QueryPlanningTracker¶
QueryPlanningTracker is used to track the execution phases of a structured query.
| Phase | Description |
|---|---|
parsing | SparkSession is requested to execute a SQL query |
analysis | QueryExecution is requested for an analyzed query plan |
optimization | QueryExecution is requested for an optimized query plan |
planning | QueryExecution is requested for an physical and executed query plans |
Accessing QueryPlanningTracker¶
QueryPlanningTracker of a structured query is available using QueryExecution.
val df_ops = spark.range(1000).selectExpr("count(*)")
val tracker = df_ops.queryExecution.tracker
// There are three execution phases tracked for structured queries using Dataset API
assert(tracker.phases.keySet == Set("analysis", "optimization", "planning"))
val df_sql = sql("SELECT * FROM range(1000)")
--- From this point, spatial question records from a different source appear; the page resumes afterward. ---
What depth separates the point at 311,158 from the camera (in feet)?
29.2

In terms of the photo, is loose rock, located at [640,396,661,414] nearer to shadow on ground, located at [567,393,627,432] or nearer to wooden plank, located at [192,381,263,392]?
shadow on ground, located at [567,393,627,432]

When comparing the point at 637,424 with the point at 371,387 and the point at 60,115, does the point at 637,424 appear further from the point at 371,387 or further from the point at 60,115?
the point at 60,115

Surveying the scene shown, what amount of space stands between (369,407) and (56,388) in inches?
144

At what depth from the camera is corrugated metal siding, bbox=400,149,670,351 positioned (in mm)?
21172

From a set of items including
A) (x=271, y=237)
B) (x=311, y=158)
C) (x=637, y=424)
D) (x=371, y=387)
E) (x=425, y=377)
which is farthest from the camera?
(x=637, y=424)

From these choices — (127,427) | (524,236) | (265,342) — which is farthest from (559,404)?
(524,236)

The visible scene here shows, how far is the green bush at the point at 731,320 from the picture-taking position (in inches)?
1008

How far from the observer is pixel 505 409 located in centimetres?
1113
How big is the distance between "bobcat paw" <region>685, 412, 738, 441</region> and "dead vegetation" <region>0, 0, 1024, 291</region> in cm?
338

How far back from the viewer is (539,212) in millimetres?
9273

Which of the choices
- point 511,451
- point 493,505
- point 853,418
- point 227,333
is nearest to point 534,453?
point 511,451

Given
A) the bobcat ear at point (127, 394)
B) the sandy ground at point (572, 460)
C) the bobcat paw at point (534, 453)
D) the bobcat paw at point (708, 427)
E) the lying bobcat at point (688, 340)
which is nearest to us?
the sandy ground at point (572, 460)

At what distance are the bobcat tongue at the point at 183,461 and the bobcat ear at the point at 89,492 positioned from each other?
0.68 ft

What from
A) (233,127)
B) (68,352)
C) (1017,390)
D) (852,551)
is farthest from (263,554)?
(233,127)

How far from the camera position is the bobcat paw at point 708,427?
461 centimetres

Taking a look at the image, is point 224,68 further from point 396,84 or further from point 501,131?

val tracker = df_sql.queryExecution.tracker
// There are four execution phases tracked for structured queries using SQL
assert(tracker.phases.keySet == Set("parsing", "analysis", "optimization", "planning"))
Creating Instance¶
QueryPlanningTracker takes no arguments to be created.
QueryPlanningTracker is created when:
-
SparkSessionis requested to execute a SQL query -
QueryExecutionis created
Getting QueryPlanningTracker¶
get: Option[QueryPlanningTracker]
get utility allows to access the QueryPlanningTracker bound to the current thread (using a thread local variable facility).
import org.apache.spark.sql.catalyst.QueryPlanningTracker
scala> :type QueryPlanningTracker.get
Option[org.apache.spark.sql.catalyst.QueryPlanningTracker]
get is used when:
RuleExecutoris requested to execute rules on a query plan
Measuring Execution Phase¶
measurePhase[T](
phase: String)(
f: => T): T
measurePhase executes the given f executable block and records the start and end times in the phasesMap registry.
If the given phase has already been recorded in the phasesMap registry, measurePhase replaces the end time.
measurePhase is used when:
SparkSessionis requested to execute a SQL queryQueryExecutionis requested to executePhase
phasesMap Registry¶
phasesMap: HashMap[String, PhaseSummary]
QueryPlanningTracker creates phasesMap registry of phases and their start and end times (PhaseSummary) when created.
A phase with a PhaseSummary is added (recorded) in measurePhase.
phasesMap is available using phases method.
Execution Phases Summaries¶
phases: Map[String, PhaseSummary]
phases gives the phasesMap registry.
Note
phases sees to be used in tests only.